*Task*
In the essay on historic churches in the Southwestern US, what does the ceiling of the Socorro Mission in El Paso feature?

*Excerpt*
····················
Teaching

Source Collection: Analyzing Historic Churches in the Southwestern US

Overview

Today, the US-Mexico border stretches along the path of the Rio Grande River. However, much of the territory that now makes up the Southwestern states of the US once belonged to the Spanish Crown. Studying the historic churches of Texas helps reveal this history. From the late-fifteenth through the early-nineteenth century, Spanish monarchs claimed possession of vast tracts of land throughout North, Central, and South America. While it stationed governors throughout this territory, it did not have an unlimited source of bureaucrats. Economic production and the evangelization of the native peoples were two central objectives for the rulers of Spain. To prioritize these goals, the royal court concentrated most of its employees in the more densely populated regions, such as Mexico City and Lima.

Essay

Today, the US-Mexico border stretches along the path of the Rio Grande River. However, much of the territory that now makes up the Southwestern states of the US once belonged to the Spanish Crown. Studying the historic churches of Texas helps reveal this history. From the late-fifteenth through the early-nineteenth century, Spanish monarchs claimed possession of vast tracts of land throughout North, Central, and South America. While it stationed governors throughout this territory, it did not have an unlimited source of bureaucrats. Economic production and the evangelization of the native peoples were two central objectives for the rulers of Spain. To prioritize these goals, the royal court concentrated most of its employees in the more densely populated regions, such as Mexico City and Lima.

Because of the practical limitations of governing such an extensive region, the Spanish government relied heavily on missionaries not only to supervise church function, but also to run local communities. The churches, many of which still stand today, provide a window into the daily life of the indigenous peoples forced to live, work, and worship there starting in the seventeenth century. Indigenous labor built the structures and contributed to the interior decoration. For example, the ceiling of the Socorro Mission in El Paso features floral designs reflective of the Piro culture, and the San Jose Mission in San Antonio preserves some of the old residences and workshops of the indigenous peoples who lived there.
····················
*Data supplied*
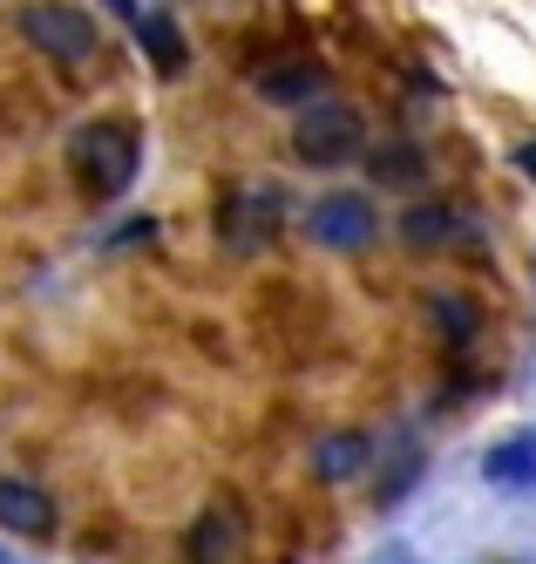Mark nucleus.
Instances as JSON below:
<instances>
[{
    "instance_id": "obj_1",
    "label": "nucleus",
    "mask_w": 536,
    "mask_h": 564,
    "mask_svg": "<svg viewBox=\"0 0 536 564\" xmlns=\"http://www.w3.org/2000/svg\"><path fill=\"white\" fill-rule=\"evenodd\" d=\"M68 177L89 197H122L136 177V137L130 123H89L68 143Z\"/></svg>"
},
{
    "instance_id": "obj_2",
    "label": "nucleus",
    "mask_w": 536,
    "mask_h": 564,
    "mask_svg": "<svg viewBox=\"0 0 536 564\" xmlns=\"http://www.w3.org/2000/svg\"><path fill=\"white\" fill-rule=\"evenodd\" d=\"M293 143H299L306 164H347V156L367 143V123H360L353 102H313V109L299 116Z\"/></svg>"
},
{
    "instance_id": "obj_3",
    "label": "nucleus",
    "mask_w": 536,
    "mask_h": 564,
    "mask_svg": "<svg viewBox=\"0 0 536 564\" xmlns=\"http://www.w3.org/2000/svg\"><path fill=\"white\" fill-rule=\"evenodd\" d=\"M21 34L41 48V55H55V62H89L96 55V28L81 8H62V0H34V8H21Z\"/></svg>"
},
{
    "instance_id": "obj_4",
    "label": "nucleus",
    "mask_w": 536,
    "mask_h": 564,
    "mask_svg": "<svg viewBox=\"0 0 536 564\" xmlns=\"http://www.w3.org/2000/svg\"><path fill=\"white\" fill-rule=\"evenodd\" d=\"M218 225H225V238H231L238 252H259L265 238L285 225V191H238Z\"/></svg>"
},
{
    "instance_id": "obj_5",
    "label": "nucleus",
    "mask_w": 536,
    "mask_h": 564,
    "mask_svg": "<svg viewBox=\"0 0 536 564\" xmlns=\"http://www.w3.org/2000/svg\"><path fill=\"white\" fill-rule=\"evenodd\" d=\"M313 238H319V246H333V252H360L367 238H374V205L353 197V191L326 197V205L313 212Z\"/></svg>"
},
{
    "instance_id": "obj_6",
    "label": "nucleus",
    "mask_w": 536,
    "mask_h": 564,
    "mask_svg": "<svg viewBox=\"0 0 536 564\" xmlns=\"http://www.w3.org/2000/svg\"><path fill=\"white\" fill-rule=\"evenodd\" d=\"M244 557V523L238 510H211L190 531V564H238Z\"/></svg>"
},
{
    "instance_id": "obj_7",
    "label": "nucleus",
    "mask_w": 536,
    "mask_h": 564,
    "mask_svg": "<svg viewBox=\"0 0 536 564\" xmlns=\"http://www.w3.org/2000/svg\"><path fill=\"white\" fill-rule=\"evenodd\" d=\"M401 231H407V246L435 252V246H456V238H469V218H456L448 205H415V212L401 218Z\"/></svg>"
},
{
    "instance_id": "obj_8",
    "label": "nucleus",
    "mask_w": 536,
    "mask_h": 564,
    "mask_svg": "<svg viewBox=\"0 0 536 564\" xmlns=\"http://www.w3.org/2000/svg\"><path fill=\"white\" fill-rule=\"evenodd\" d=\"M0 523H8V531L41 538V531L55 523V510H48V497H41L34 482H0Z\"/></svg>"
},
{
    "instance_id": "obj_9",
    "label": "nucleus",
    "mask_w": 536,
    "mask_h": 564,
    "mask_svg": "<svg viewBox=\"0 0 536 564\" xmlns=\"http://www.w3.org/2000/svg\"><path fill=\"white\" fill-rule=\"evenodd\" d=\"M313 89H326V75H319L313 62H293V68L259 75V96H265V102H306Z\"/></svg>"
},
{
    "instance_id": "obj_10",
    "label": "nucleus",
    "mask_w": 536,
    "mask_h": 564,
    "mask_svg": "<svg viewBox=\"0 0 536 564\" xmlns=\"http://www.w3.org/2000/svg\"><path fill=\"white\" fill-rule=\"evenodd\" d=\"M489 476L496 482H536V442H503V449L489 456Z\"/></svg>"
},
{
    "instance_id": "obj_11",
    "label": "nucleus",
    "mask_w": 536,
    "mask_h": 564,
    "mask_svg": "<svg viewBox=\"0 0 536 564\" xmlns=\"http://www.w3.org/2000/svg\"><path fill=\"white\" fill-rule=\"evenodd\" d=\"M143 48H150V62H156L163 75H177V68H184V42H177V28L163 21V14L143 21Z\"/></svg>"
},
{
    "instance_id": "obj_12",
    "label": "nucleus",
    "mask_w": 536,
    "mask_h": 564,
    "mask_svg": "<svg viewBox=\"0 0 536 564\" xmlns=\"http://www.w3.org/2000/svg\"><path fill=\"white\" fill-rule=\"evenodd\" d=\"M367 463V442L360 435H333V442H319V469L326 476H353Z\"/></svg>"
},
{
    "instance_id": "obj_13",
    "label": "nucleus",
    "mask_w": 536,
    "mask_h": 564,
    "mask_svg": "<svg viewBox=\"0 0 536 564\" xmlns=\"http://www.w3.org/2000/svg\"><path fill=\"white\" fill-rule=\"evenodd\" d=\"M374 177H394V184L401 177H422V150H381L374 156Z\"/></svg>"
},
{
    "instance_id": "obj_14",
    "label": "nucleus",
    "mask_w": 536,
    "mask_h": 564,
    "mask_svg": "<svg viewBox=\"0 0 536 564\" xmlns=\"http://www.w3.org/2000/svg\"><path fill=\"white\" fill-rule=\"evenodd\" d=\"M441 327H448V334H456V340H462V334L475 327V319L462 313V300H441Z\"/></svg>"
},
{
    "instance_id": "obj_15",
    "label": "nucleus",
    "mask_w": 536,
    "mask_h": 564,
    "mask_svg": "<svg viewBox=\"0 0 536 564\" xmlns=\"http://www.w3.org/2000/svg\"><path fill=\"white\" fill-rule=\"evenodd\" d=\"M516 164H523V171H536V143H523V150H516Z\"/></svg>"
}]
</instances>
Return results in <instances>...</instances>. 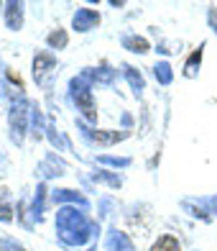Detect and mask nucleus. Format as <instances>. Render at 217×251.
Here are the masks:
<instances>
[{
  "label": "nucleus",
  "mask_w": 217,
  "mask_h": 251,
  "mask_svg": "<svg viewBox=\"0 0 217 251\" xmlns=\"http://www.w3.org/2000/svg\"><path fill=\"white\" fill-rule=\"evenodd\" d=\"M54 226H56V233H59V241L66 246H85L89 238L100 233L97 221H89L77 208H59Z\"/></svg>",
  "instance_id": "1"
},
{
  "label": "nucleus",
  "mask_w": 217,
  "mask_h": 251,
  "mask_svg": "<svg viewBox=\"0 0 217 251\" xmlns=\"http://www.w3.org/2000/svg\"><path fill=\"white\" fill-rule=\"evenodd\" d=\"M92 85H95V70L87 67L82 70L77 77L69 79V98L77 105V110L82 113V118L95 123L97 121V108H95V100H92Z\"/></svg>",
  "instance_id": "2"
},
{
  "label": "nucleus",
  "mask_w": 217,
  "mask_h": 251,
  "mask_svg": "<svg viewBox=\"0 0 217 251\" xmlns=\"http://www.w3.org/2000/svg\"><path fill=\"white\" fill-rule=\"evenodd\" d=\"M31 110L33 105L21 95L13 105H10V116H8V123H10V139H13L16 144L23 141L26 131H31Z\"/></svg>",
  "instance_id": "3"
},
{
  "label": "nucleus",
  "mask_w": 217,
  "mask_h": 251,
  "mask_svg": "<svg viewBox=\"0 0 217 251\" xmlns=\"http://www.w3.org/2000/svg\"><path fill=\"white\" fill-rule=\"evenodd\" d=\"M77 131H79V136H82L89 146H112V144H118V141H123L125 136H128L125 131H100V128H89L85 121H77Z\"/></svg>",
  "instance_id": "4"
},
{
  "label": "nucleus",
  "mask_w": 217,
  "mask_h": 251,
  "mask_svg": "<svg viewBox=\"0 0 217 251\" xmlns=\"http://www.w3.org/2000/svg\"><path fill=\"white\" fill-rule=\"evenodd\" d=\"M181 208H184L189 215L199 221H212L217 215V195L210 198H184L181 200Z\"/></svg>",
  "instance_id": "5"
},
{
  "label": "nucleus",
  "mask_w": 217,
  "mask_h": 251,
  "mask_svg": "<svg viewBox=\"0 0 217 251\" xmlns=\"http://www.w3.org/2000/svg\"><path fill=\"white\" fill-rule=\"evenodd\" d=\"M56 75V59L46 51H39L33 56V79L41 87H51V77Z\"/></svg>",
  "instance_id": "6"
},
{
  "label": "nucleus",
  "mask_w": 217,
  "mask_h": 251,
  "mask_svg": "<svg viewBox=\"0 0 217 251\" xmlns=\"http://www.w3.org/2000/svg\"><path fill=\"white\" fill-rule=\"evenodd\" d=\"M72 26L79 31V33H85V31H92L100 26V13L92 8H79L77 13L72 16Z\"/></svg>",
  "instance_id": "7"
},
{
  "label": "nucleus",
  "mask_w": 217,
  "mask_h": 251,
  "mask_svg": "<svg viewBox=\"0 0 217 251\" xmlns=\"http://www.w3.org/2000/svg\"><path fill=\"white\" fill-rule=\"evenodd\" d=\"M51 202H56V205H72V208H77V205H79L82 210L89 208L87 198L79 195V192H74V190H54L51 192Z\"/></svg>",
  "instance_id": "8"
},
{
  "label": "nucleus",
  "mask_w": 217,
  "mask_h": 251,
  "mask_svg": "<svg viewBox=\"0 0 217 251\" xmlns=\"http://www.w3.org/2000/svg\"><path fill=\"white\" fill-rule=\"evenodd\" d=\"M105 249H108V251H135L130 236L123 233V231H118V228H110V231H108Z\"/></svg>",
  "instance_id": "9"
},
{
  "label": "nucleus",
  "mask_w": 217,
  "mask_h": 251,
  "mask_svg": "<svg viewBox=\"0 0 217 251\" xmlns=\"http://www.w3.org/2000/svg\"><path fill=\"white\" fill-rule=\"evenodd\" d=\"M39 172H41V177H62L66 172V164L62 162V159H56V154H49L39 164Z\"/></svg>",
  "instance_id": "10"
},
{
  "label": "nucleus",
  "mask_w": 217,
  "mask_h": 251,
  "mask_svg": "<svg viewBox=\"0 0 217 251\" xmlns=\"http://www.w3.org/2000/svg\"><path fill=\"white\" fill-rule=\"evenodd\" d=\"M5 24L10 31H18L23 26V3H5Z\"/></svg>",
  "instance_id": "11"
},
{
  "label": "nucleus",
  "mask_w": 217,
  "mask_h": 251,
  "mask_svg": "<svg viewBox=\"0 0 217 251\" xmlns=\"http://www.w3.org/2000/svg\"><path fill=\"white\" fill-rule=\"evenodd\" d=\"M123 75H125V79H128V85H130V90H133V95H135V98H141V95H143V90H146V79H143V75L135 70V67H130V64H123Z\"/></svg>",
  "instance_id": "12"
},
{
  "label": "nucleus",
  "mask_w": 217,
  "mask_h": 251,
  "mask_svg": "<svg viewBox=\"0 0 217 251\" xmlns=\"http://www.w3.org/2000/svg\"><path fill=\"white\" fill-rule=\"evenodd\" d=\"M120 44H123V49H128L133 54H146L148 49H151L143 36H133V33H125V36L120 39Z\"/></svg>",
  "instance_id": "13"
},
{
  "label": "nucleus",
  "mask_w": 217,
  "mask_h": 251,
  "mask_svg": "<svg viewBox=\"0 0 217 251\" xmlns=\"http://www.w3.org/2000/svg\"><path fill=\"white\" fill-rule=\"evenodd\" d=\"M43 200H46V187L41 182V185H36V195H33V202H31V215L36 223L43 218Z\"/></svg>",
  "instance_id": "14"
},
{
  "label": "nucleus",
  "mask_w": 217,
  "mask_h": 251,
  "mask_svg": "<svg viewBox=\"0 0 217 251\" xmlns=\"http://www.w3.org/2000/svg\"><path fill=\"white\" fill-rule=\"evenodd\" d=\"M202 54H204V44H199V49H194L192 51V56L187 59V64H184V77H197V72H199V64H202Z\"/></svg>",
  "instance_id": "15"
},
{
  "label": "nucleus",
  "mask_w": 217,
  "mask_h": 251,
  "mask_svg": "<svg viewBox=\"0 0 217 251\" xmlns=\"http://www.w3.org/2000/svg\"><path fill=\"white\" fill-rule=\"evenodd\" d=\"M46 139H49V141H51V144H54L59 151H69V149H72V146H69V141L64 139V136H62V131L56 128L54 123H46Z\"/></svg>",
  "instance_id": "16"
},
{
  "label": "nucleus",
  "mask_w": 217,
  "mask_h": 251,
  "mask_svg": "<svg viewBox=\"0 0 217 251\" xmlns=\"http://www.w3.org/2000/svg\"><path fill=\"white\" fill-rule=\"evenodd\" d=\"M0 221L10 223L13 221V205H10V192L5 187H0Z\"/></svg>",
  "instance_id": "17"
},
{
  "label": "nucleus",
  "mask_w": 217,
  "mask_h": 251,
  "mask_svg": "<svg viewBox=\"0 0 217 251\" xmlns=\"http://www.w3.org/2000/svg\"><path fill=\"white\" fill-rule=\"evenodd\" d=\"M151 251H181V246H179V241H176L174 236L164 233V236H158L156 241H153Z\"/></svg>",
  "instance_id": "18"
},
{
  "label": "nucleus",
  "mask_w": 217,
  "mask_h": 251,
  "mask_svg": "<svg viewBox=\"0 0 217 251\" xmlns=\"http://www.w3.org/2000/svg\"><path fill=\"white\" fill-rule=\"evenodd\" d=\"M153 77L158 79V85H171V79H174L171 64H169V62H158V64L153 67Z\"/></svg>",
  "instance_id": "19"
},
{
  "label": "nucleus",
  "mask_w": 217,
  "mask_h": 251,
  "mask_svg": "<svg viewBox=\"0 0 217 251\" xmlns=\"http://www.w3.org/2000/svg\"><path fill=\"white\" fill-rule=\"evenodd\" d=\"M46 44H49L51 49H64L66 44H69V36H66V31L56 28V31H51L49 36H46Z\"/></svg>",
  "instance_id": "20"
},
{
  "label": "nucleus",
  "mask_w": 217,
  "mask_h": 251,
  "mask_svg": "<svg viewBox=\"0 0 217 251\" xmlns=\"http://www.w3.org/2000/svg\"><path fill=\"white\" fill-rule=\"evenodd\" d=\"M41 131H46L43 116H41V110L33 105V110H31V133H33V139H41Z\"/></svg>",
  "instance_id": "21"
},
{
  "label": "nucleus",
  "mask_w": 217,
  "mask_h": 251,
  "mask_svg": "<svg viewBox=\"0 0 217 251\" xmlns=\"http://www.w3.org/2000/svg\"><path fill=\"white\" fill-rule=\"evenodd\" d=\"M97 162H100V164H110V167H120V169L130 167V159H128V156H110V154H102V156H97Z\"/></svg>",
  "instance_id": "22"
},
{
  "label": "nucleus",
  "mask_w": 217,
  "mask_h": 251,
  "mask_svg": "<svg viewBox=\"0 0 217 251\" xmlns=\"http://www.w3.org/2000/svg\"><path fill=\"white\" fill-rule=\"evenodd\" d=\"M112 79H115V70H110L108 64H102L95 70V82H102V85H112Z\"/></svg>",
  "instance_id": "23"
},
{
  "label": "nucleus",
  "mask_w": 217,
  "mask_h": 251,
  "mask_svg": "<svg viewBox=\"0 0 217 251\" xmlns=\"http://www.w3.org/2000/svg\"><path fill=\"white\" fill-rule=\"evenodd\" d=\"M92 179H95V182H108L110 187H120V185H123V179H120L118 175H110V172H105V169H102V172H95Z\"/></svg>",
  "instance_id": "24"
},
{
  "label": "nucleus",
  "mask_w": 217,
  "mask_h": 251,
  "mask_svg": "<svg viewBox=\"0 0 217 251\" xmlns=\"http://www.w3.org/2000/svg\"><path fill=\"white\" fill-rule=\"evenodd\" d=\"M0 251H26L23 246H21L16 238H10V236H3L0 238Z\"/></svg>",
  "instance_id": "25"
},
{
  "label": "nucleus",
  "mask_w": 217,
  "mask_h": 251,
  "mask_svg": "<svg viewBox=\"0 0 217 251\" xmlns=\"http://www.w3.org/2000/svg\"><path fill=\"white\" fill-rule=\"evenodd\" d=\"M210 26H212L215 33H217V8H210Z\"/></svg>",
  "instance_id": "26"
},
{
  "label": "nucleus",
  "mask_w": 217,
  "mask_h": 251,
  "mask_svg": "<svg viewBox=\"0 0 217 251\" xmlns=\"http://www.w3.org/2000/svg\"><path fill=\"white\" fill-rule=\"evenodd\" d=\"M89 251H97V244H92V246H89Z\"/></svg>",
  "instance_id": "27"
},
{
  "label": "nucleus",
  "mask_w": 217,
  "mask_h": 251,
  "mask_svg": "<svg viewBox=\"0 0 217 251\" xmlns=\"http://www.w3.org/2000/svg\"><path fill=\"white\" fill-rule=\"evenodd\" d=\"M0 72H3V64H0Z\"/></svg>",
  "instance_id": "28"
},
{
  "label": "nucleus",
  "mask_w": 217,
  "mask_h": 251,
  "mask_svg": "<svg viewBox=\"0 0 217 251\" xmlns=\"http://www.w3.org/2000/svg\"><path fill=\"white\" fill-rule=\"evenodd\" d=\"M0 8H3V5H0Z\"/></svg>",
  "instance_id": "29"
}]
</instances>
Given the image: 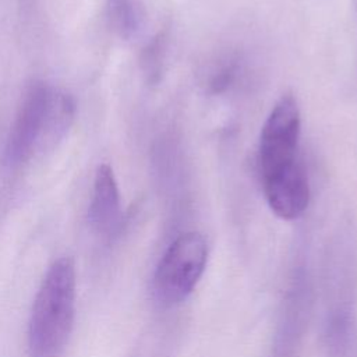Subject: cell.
<instances>
[{"instance_id": "obj_1", "label": "cell", "mask_w": 357, "mask_h": 357, "mask_svg": "<svg viewBox=\"0 0 357 357\" xmlns=\"http://www.w3.org/2000/svg\"><path fill=\"white\" fill-rule=\"evenodd\" d=\"M75 265L68 257L56 259L45 273L33 298L28 322L29 357H61L75 319Z\"/></svg>"}, {"instance_id": "obj_2", "label": "cell", "mask_w": 357, "mask_h": 357, "mask_svg": "<svg viewBox=\"0 0 357 357\" xmlns=\"http://www.w3.org/2000/svg\"><path fill=\"white\" fill-rule=\"evenodd\" d=\"M208 259L205 238L197 231L180 234L166 250L153 276V294L163 305L185 300L204 273Z\"/></svg>"}, {"instance_id": "obj_3", "label": "cell", "mask_w": 357, "mask_h": 357, "mask_svg": "<svg viewBox=\"0 0 357 357\" xmlns=\"http://www.w3.org/2000/svg\"><path fill=\"white\" fill-rule=\"evenodd\" d=\"M300 130L297 99L286 93L275 103L261 130L258 160L262 178L301 162L298 158Z\"/></svg>"}, {"instance_id": "obj_4", "label": "cell", "mask_w": 357, "mask_h": 357, "mask_svg": "<svg viewBox=\"0 0 357 357\" xmlns=\"http://www.w3.org/2000/svg\"><path fill=\"white\" fill-rule=\"evenodd\" d=\"M50 92L52 89L40 81L32 82L25 89L4 149V160L10 167L22 165L39 151Z\"/></svg>"}, {"instance_id": "obj_5", "label": "cell", "mask_w": 357, "mask_h": 357, "mask_svg": "<svg viewBox=\"0 0 357 357\" xmlns=\"http://www.w3.org/2000/svg\"><path fill=\"white\" fill-rule=\"evenodd\" d=\"M262 185L269 208L282 219H296L308 206L310 185L301 162L262 178Z\"/></svg>"}, {"instance_id": "obj_6", "label": "cell", "mask_w": 357, "mask_h": 357, "mask_svg": "<svg viewBox=\"0 0 357 357\" xmlns=\"http://www.w3.org/2000/svg\"><path fill=\"white\" fill-rule=\"evenodd\" d=\"M88 219L91 226L100 234H110L120 223V192L109 165H100L96 169Z\"/></svg>"}, {"instance_id": "obj_7", "label": "cell", "mask_w": 357, "mask_h": 357, "mask_svg": "<svg viewBox=\"0 0 357 357\" xmlns=\"http://www.w3.org/2000/svg\"><path fill=\"white\" fill-rule=\"evenodd\" d=\"M109 18L114 29L121 35H130L138 24V10L135 0H109Z\"/></svg>"}]
</instances>
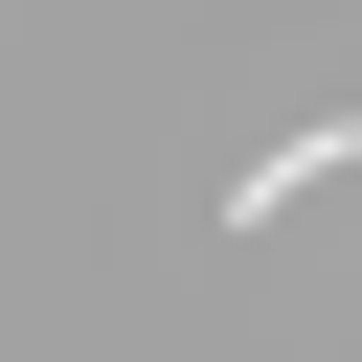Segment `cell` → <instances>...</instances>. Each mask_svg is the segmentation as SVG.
<instances>
[{"label":"cell","instance_id":"6da1fadb","mask_svg":"<svg viewBox=\"0 0 362 362\" xmlns=\"http://www.w3.org/2000/svg\"><path fill=\"white\" fill-rule=\"evenodd\" d=\"M317 181H362V113H294V136L226 181V226H272V204H317Z\"/></svg>","mask_w":362,"mask_h":362}]
</instances>
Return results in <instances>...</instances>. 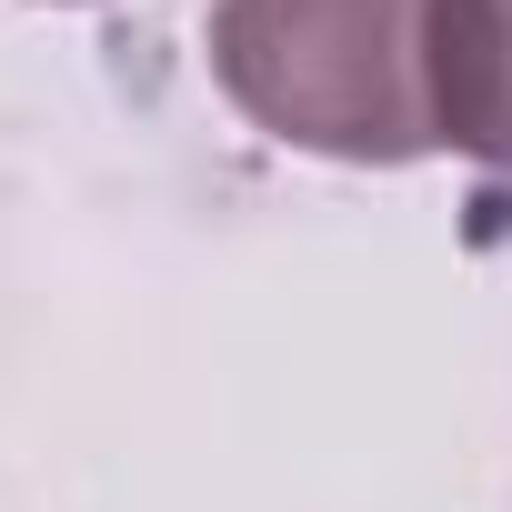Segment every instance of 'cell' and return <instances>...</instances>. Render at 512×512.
<instances>
[{
    "label": "cell",
    "instance_id": "obj_2",
    "mask_svg": "<svg viewBox=\"0 0 512 512\" xmlns=\"http://www.w3.org/2000/svg\"><path fill=\"white\" fill-rule=\"evenodd\" d=\"M432 111L442 151L512 181V0H432Z\"/></svg>",
    "mask_w": 512,
    "mask_h": 512
},
{
    "label": "cell",
    "instance_id": "obj_1",
    "mask_svg": "<svg viewBox=\"0 0 512 512\" xmlns=\"http://www.w3.org/2000/svg\"><path fill=\"white\" fill-rule=\"evenodd\" d=\"M211 81L251 131L352 171L442 151L432 0H211Z\"/></svg>",
    "mask_w": 512,
    "mask_h": 512
}]
</instances>
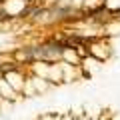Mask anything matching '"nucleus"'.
Instances as JSON below:
<instances>
[{
  "label": "nucleus",
  "instance_id": "obj_1",
  "mask_svg": "<svg viewBox=\"0 0 120 120\" xmlns=\"http://www.w3.org/2000/svg\"><path fill=\"white\" fill-rule=\"evenodd\" d=\"M2 78H4L6 82H8L10 86H12L14 92H18L20 94L22 88H24V72L20 70V66L18 64H4V72H2Z\"/></svg>",
  "mask_w": 120,
  "mask_h": 120
},
{
  "label": "nucleus",
  "instance_id": "obj_2",
  "mask_svg": "<svg viewBox=\"0 0 120 120\" xmlns=\"http://www.w3.org/2000/svg\"><path fill=\"white\" fill-rule=\"evenodd\" d=\"M88 54L94 60H98V62H104V60L110 56V44L104 42V40H100V38L90 40L88 42Z\"/></svg>",
  "mask_w": 120,
  "mask_h": 120
},
{
  "label": "nucleus",
  "instance_id": "obj_3",
  "mask_svg": "<svg viewBox=\"0 0 120 120\" xmlns=\"http://www.w3.org/2000/svg\"><path fill=\"white\" fill-rule=\"evenodd\" d=\"M60 62H66V64L78 66V64H80V58H78L76 50H74L72 46H64V48H62V54H60Z\"/></svg>",
  "mask_w": 120,
  "mask_h": 120
},
{
  "label": "nucleus",
  "instance_id": "obj_4",
  "mask_svg": "<svg viewBox=\"0 0 120 120\" xmlns=\"http://www.w3.org/2000/svg\"><path fill=\"white\" fill-rule=\"evenodd\" d=\"M0 96H2L6 102H14V100L18 98V92H14L12 86H10L2 76H0Z\"/></svg>",
  "mask_w": 120,
  "mask_h": 120
},
{
  "label": "nucleus",
  "instance_id": "obj_5",
  "mask_svg": "<svg viewBox=\"0 0 120 120\" xmlns=\"http://www.w3.org/2000/svg\"><path fill=\"white\" fill-rule=\"evenodd\" d=\"M4 102H6V100H4V98H2V96H0V104H4Z\"/></svg>",
  "mask_w": 120,
  "mask_h": 120
}]
</instances>
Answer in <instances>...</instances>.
····················
*The answer*
Floral designs reflective of the Piro culture.